Publication year - 2009
Publication title -
biotechnology and bioengineering
Language(s) - English
Resource type - Journals
SCImago Journal Rank - 1.136
H-Index - 189
eISSN - 1097-0290
pISSN - 0006-3592
DOI - 10.1002/bit.22438
Subject(s) - principal component analysis , biological system , perturbation (astronomy) , covariance , mathematics , residual , ordination , statistics , biology , algorithm , physics , quantum mechanics
Abstract In a previous report we described a multivariate approach to discriminate between the different response mechanisms operating in Escherichia coli when a steady, continuous culture of these bacteria was perturbed by a glycerol pulse (Guebel et al., 2009, Biotechnol Bioeng 102: 910–922). Herein, we present a procedure to extend this analysis when multiple, spaced pulse perturbations (glycerol, fumarate, acetate, crotonobetaine, hypersaline plus high‐glycerol basal medium and crotonobetaine plus hypersaline basal medium) are being assessed. The proposed method allows us to identify not only the common responses among different perturbation conditions, but to recognize the specific response for a given stimulus even when the dynamics of the perturbation is unknown. Components common to all conditions are determined first by Generalized Principal Components Analysis (GPCA) upon a set of covariance matrices. A metrics is then built to quantify the similitude distance. This is based on the degree of variance extraction achieved for each variable along the GPCA deflation processes by the common factors. This permits a cluster analysis, which recognizes several compact sub‐sets containing only the most closely related responsive groups. The GPCA is then run again but is restricted to the groups in each sub‐set. Finally, after the data have been exhaustively deflated by the common sub‐set factors, the resulting residual matrices are used to determine the specific response factors by classical principal component analysis (PCA).

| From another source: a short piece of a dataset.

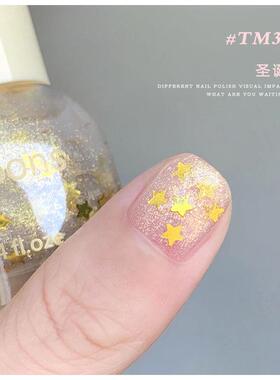 秋冬显白美甲新款亮片指甲油免烤不可撕快干碎闪奶油奥利奥花生酱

The proposed method was validated by comparing its predictions with those obtained when the dynamics of the perturbation was determined. In addition, it showed to have a better performance than the obtained with other multivariate alternatives (e.g., orthogonal contrasts based on direct GPCA, Tucker‐3 model, PARAFAC, etc.). Biotechnol. Bioeng. 2009; 104: 785–795 © 2009 Wiley Periodicals, Inc.